He held a card in one hand as he moved. It was blank, but that was the whole point. He needed to fill it with one of these waves. With the essence of the waves.
“See it like it’s your eyes,” he said, pulling a worn paintbrush from his leather kit, footsteps in perfect rhythm. He dipped it in the surf, then rubbed it against his inkstone. “Bond it like it’s your blood.”
Lito put ink to page, novice form complete, letting his hands take over. This was the easy part—painting had always come naturally.
It was getting the painting to come alive part that felt hard.
He exhaled, seeing the wave take shape on the card. Not today. Feel the water like it’s your skin. His brush cut across the rough paper, bluish-black strokes tracing the curl of the incoming breaker, ink bleeding down the crest.
Something tingled, like a moth brushing his wrist, and Lito caught his breath. This was it. Finally.

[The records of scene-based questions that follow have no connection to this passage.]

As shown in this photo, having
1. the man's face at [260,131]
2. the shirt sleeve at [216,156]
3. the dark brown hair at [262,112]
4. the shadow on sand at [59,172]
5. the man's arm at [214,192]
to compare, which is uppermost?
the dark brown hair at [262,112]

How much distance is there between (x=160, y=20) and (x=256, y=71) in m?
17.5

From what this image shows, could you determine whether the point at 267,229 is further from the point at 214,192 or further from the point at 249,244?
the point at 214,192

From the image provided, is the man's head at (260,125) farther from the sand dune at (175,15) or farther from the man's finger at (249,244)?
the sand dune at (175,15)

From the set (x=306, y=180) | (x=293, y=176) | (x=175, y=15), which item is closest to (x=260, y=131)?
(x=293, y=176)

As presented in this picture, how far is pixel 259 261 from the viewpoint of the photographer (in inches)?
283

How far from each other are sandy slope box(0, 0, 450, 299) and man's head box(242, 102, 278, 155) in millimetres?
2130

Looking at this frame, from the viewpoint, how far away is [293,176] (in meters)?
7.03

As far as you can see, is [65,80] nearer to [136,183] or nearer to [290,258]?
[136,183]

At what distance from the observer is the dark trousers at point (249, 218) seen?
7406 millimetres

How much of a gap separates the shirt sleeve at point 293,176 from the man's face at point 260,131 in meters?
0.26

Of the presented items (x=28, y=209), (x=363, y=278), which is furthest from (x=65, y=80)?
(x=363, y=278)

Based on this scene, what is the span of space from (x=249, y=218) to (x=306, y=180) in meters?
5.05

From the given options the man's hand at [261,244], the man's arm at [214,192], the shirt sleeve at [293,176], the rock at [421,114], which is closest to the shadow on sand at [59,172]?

He painted faster, quick lines tracing energy roiling up the long spine of the wave, shading in the swelling trough as the actual wave broke and the next formed behind the shoals. That was okay—he wasn’t here to paint a singular wave. He was here to catch the essence of every wave that broke on this beach. To become their mage. Their master.
Sparks tingled up his arm, like blood through a numb limb. Taste it like it’s your tongue. See it like it’s your eyes. Yes. It was happening.
He ran his brush once over the horizon, tying the illustration together, hardly seeing what he was doing as he grasped for that connection inside.
“Bond it,” he whispered, sparks curling up his neck, “like it is your blood.”
He dropped the brush and looked up, pulling through the bond. Demanding the wave become his own.
The tingle faded. The wave broke. And whatever that spark had been, that touch of the power he so desperately needed, it disappeared.
Like it always did.
“Fuck,” Lito muttered, scowling at the card in his hand. Still just a painting, even after everything he’d done. A beautiful, useless painting, like he’d been making since his youth in the palace. If he could just bond something, bond one tiny wave, he would secure his place as a mage at this academy.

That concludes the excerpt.